_Work required_
Please repeat, precisely as written, only the lines from the one containing "电视剧|近20年评分最高的一部电视剧，没人想到，拍出它竟是一群草根" through the last line of the records below, pictures omitted.

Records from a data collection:

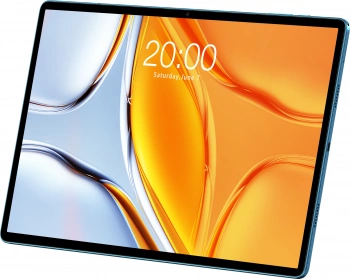 Планшет Teclast T70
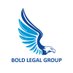 Bold Group (@legal_boldgroup) Twitter profile photo Bold Group (@legal_boldgroup) Twitter profile photo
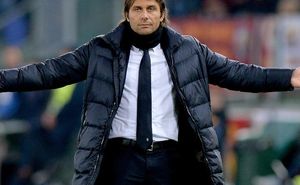 Revine Conte!? Poate să preia un club istoric al Italiei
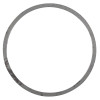 CALE 1,6 MM -GU04355301-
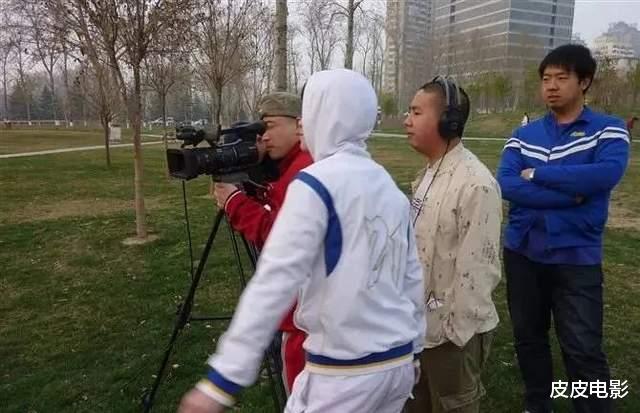 电视剧|近20年评分最高的一部电视剧，没人想到，拍出它竟是一群草根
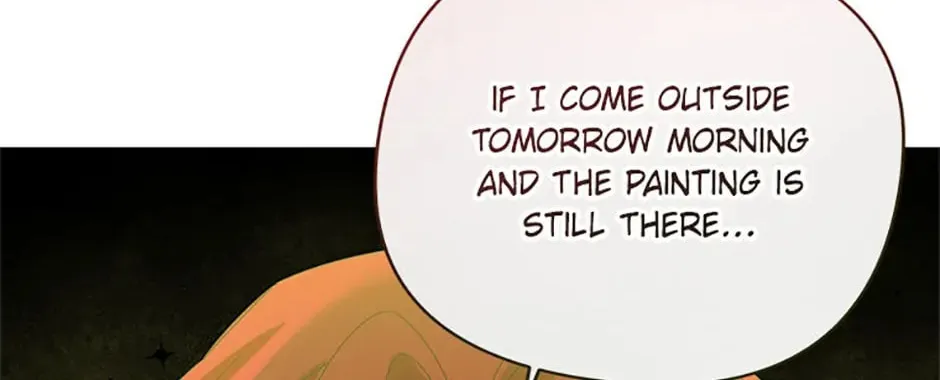Read Viola Tames the Duke chapter 52 image 113 on Lezhin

_Result of this task_
 电视剧|近20年评分最高的一部电视剧，没人想到，拍出它竟是一群草根
Read Viola Tames the Duke chapter 52 image 113 on Lezhin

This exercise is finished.